Die Wichtelmänner
Grimms Märchen
In einer gemütlichen kleinen Stadt, da lebte ein Schuster. Er war ein guter Mann und machte die besten Schuhe weit und breit, aber er war sehr arm. Eines Abends hatte er nur noch Leder für ein einziges Paar Schuhe übrig. Traurig schnitt er das Leder zu und dachte: "Morgen früh mache ich die Schuhe fertig." Er legte das zugeschnittene Leder auf seinen Arbeitstisch und ging müde ins Bett.
Am nächsten Morgen, als er in seine Werkstatt kam, traute er seinen Augen kaum! Da standen die Schuhe, fix und fertig genäht, und so sauber und fein, dass es eine wahre Pracht war. Kurz darauf kam ein reicher Kunde, dem die Schuhe so gut gefielen, dass er mehr bezahlte als üblich. Mit dem Geld kaufte der Schuster Leder für zwei Paar Schuhe. Am Abend schnitt er auch dieses Leder zu und legte es bereit.
Und was glaubt ihr? Am nächsten Morgen standen da zwei Paar wunderschöne Schuhe! So ging es viele Nächte. Was er abends zuschnitt, war morgens fertig. Bald war der Schuster kein armer Mann mehr, sondern hatte genug zu essen und ein warmes Zuhause.

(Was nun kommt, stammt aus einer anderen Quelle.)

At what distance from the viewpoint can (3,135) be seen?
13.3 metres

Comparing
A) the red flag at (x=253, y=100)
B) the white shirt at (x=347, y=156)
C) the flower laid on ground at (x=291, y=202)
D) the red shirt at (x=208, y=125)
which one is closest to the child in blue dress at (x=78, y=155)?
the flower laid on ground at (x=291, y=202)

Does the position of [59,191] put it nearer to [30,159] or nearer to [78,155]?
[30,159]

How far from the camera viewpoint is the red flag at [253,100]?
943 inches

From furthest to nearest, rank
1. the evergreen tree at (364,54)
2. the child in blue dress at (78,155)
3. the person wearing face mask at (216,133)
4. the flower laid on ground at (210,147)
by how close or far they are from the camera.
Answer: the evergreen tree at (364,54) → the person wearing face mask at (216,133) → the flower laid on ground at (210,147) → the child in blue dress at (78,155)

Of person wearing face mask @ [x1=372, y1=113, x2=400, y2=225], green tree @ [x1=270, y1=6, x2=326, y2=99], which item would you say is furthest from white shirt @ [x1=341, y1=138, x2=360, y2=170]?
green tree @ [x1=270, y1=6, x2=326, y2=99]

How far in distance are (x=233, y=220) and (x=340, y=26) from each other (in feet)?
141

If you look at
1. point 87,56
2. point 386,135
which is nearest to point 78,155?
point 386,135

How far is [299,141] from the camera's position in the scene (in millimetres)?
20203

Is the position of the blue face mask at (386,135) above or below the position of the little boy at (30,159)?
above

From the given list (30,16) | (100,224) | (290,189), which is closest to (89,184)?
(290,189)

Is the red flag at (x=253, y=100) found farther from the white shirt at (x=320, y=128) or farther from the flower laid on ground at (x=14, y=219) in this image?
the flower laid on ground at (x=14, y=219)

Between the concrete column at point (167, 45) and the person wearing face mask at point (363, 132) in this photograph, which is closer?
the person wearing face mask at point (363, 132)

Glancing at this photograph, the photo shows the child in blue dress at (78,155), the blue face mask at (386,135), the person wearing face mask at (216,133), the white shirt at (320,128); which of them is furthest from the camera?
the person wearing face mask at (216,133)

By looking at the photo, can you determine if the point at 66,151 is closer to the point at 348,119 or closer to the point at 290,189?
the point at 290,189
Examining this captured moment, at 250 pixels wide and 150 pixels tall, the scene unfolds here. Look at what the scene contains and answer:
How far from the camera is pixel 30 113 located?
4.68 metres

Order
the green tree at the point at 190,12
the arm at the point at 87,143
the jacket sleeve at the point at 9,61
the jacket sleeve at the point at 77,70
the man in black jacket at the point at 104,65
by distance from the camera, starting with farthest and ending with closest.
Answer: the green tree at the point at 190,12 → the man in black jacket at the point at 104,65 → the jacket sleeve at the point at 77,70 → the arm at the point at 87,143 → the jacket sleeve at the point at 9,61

Eines Abends, kurz vor Weihnachten, sagte der Schuster zu seiner Frau: "Was meinst du, wer uns wohl jede Nacht so fleißig hilft? Wir sollten einmal aufbleiben und nachsehen!" Die Frau fand das eine gute Idee. Sie zündeten eine kleine Kerze an und versteckten sich in einer Ecke der Werkstatt, hinter einem Vorhang.
Als es Mitternacht schlug, huschten zwei winzig kleine, nackte Männlein in die Werkstatt. Sie sprangen auf den Tisch und fingen mit ihren kleinen Fingerchen an, die Schuhe zu nähen, zu hämmern und zu putzen. So flink und geschickt waren sie, dass der Schuster und seine Frau vor Staunen den Mund nicht mehr zubekamen. Ehe sie sich versahen, waren alle Schuhe fertig, und die Männlein verschwanden so schnell, wie sie gekommen waren.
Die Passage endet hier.